6. **class**: The target variable indicating whether the individual's income exceeds $50K per year. This is a categorical feature with two possible values:
   - `<=50K`: The individual earns $50,000 or less per year.
   - `>50K`: The individual earns more than $50,000 per year.

In [None]:
import pandas as pd

adult_census = pd.read_csv(
    'https://raw.githubusercontent.com/INRIA/scikit-learn-mooc/main/datasets/adult-census-numeric-all.csv',
)
adult_census.head()

1. In this case what kind of problems can be solved with this dataset via ML?

2. Consider the following piece of code. Explain what the piece of code does and the conclusions this might bring

In [None]:
import seaborn as sns

sns.pairplot(adult_census.sample(4000), hue='class')
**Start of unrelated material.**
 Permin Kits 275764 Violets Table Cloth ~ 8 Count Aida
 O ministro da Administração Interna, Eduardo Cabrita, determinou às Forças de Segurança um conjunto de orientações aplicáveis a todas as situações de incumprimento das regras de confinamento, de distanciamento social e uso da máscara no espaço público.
The exploratory analysis with the pairplot indicates that:

 - Income has two big modalities of income 
 - Hours per week have a wider spread in the case of hours-per-week
 - The data does not show explicit linear relationships so it regular linear regressors might under perform.
 - Binary classifiers in the form of Trees/ Logistic Regressors could provide accurate class prediction

3. What does the following code does?

In [None]:
from sklearn.model_selection import ShuffleSplit

cv = ShuffleSplit(n_splits=10, test_size=0.5, random_state=0)

from sklearn.pipeline import make_pipeline
from sklearn.preprocessing import StandardScaler
from sklearn.linear_model import LogisticRegression

classifier = make_pipeline(StandardScaler(), LogisticRegression())

data, target = adult_census.drop(columns="class"), adult_census["class"]

from sklearn.model_selection import cross_validate

cv_results_logistic_regression = cross_validate(
    classifier, data, target, cv=cv, n_jobs=2
)

test_score_logistic_regression = pd.Series(
    cv_results_logistic_regression["test_score"], name="Logistic Regression"
)
test_score_logistic_regression


4. What is the objective of the following lines with respect to the previous
work?

In [None]:
from sklearn.dummy import DummyClassifier

most_frequent_classifier = DummyClassifier(strategy="most_frequent")
cv_results_most_frequent = cross_validate(
    most_frequent_classifier, data, target, cv=cv, n_jobs=2
)
test_score_most_frequent = pd.Series(
    cv_results_most_frequent["test_score"],
    name="Most frequent class predictor",
)
test_score_most_frequent

5. By observing the results what can you conclude?

In [None]:
# solution
all_test_scores = pd.concat(
    [test_score_logistic_regression, test_score_most_frequent],
    axis="columns",
)
all_test_scores

4. Let consider the following added benchmarks with respect to Dummy Classifiers that use other kind of strategies.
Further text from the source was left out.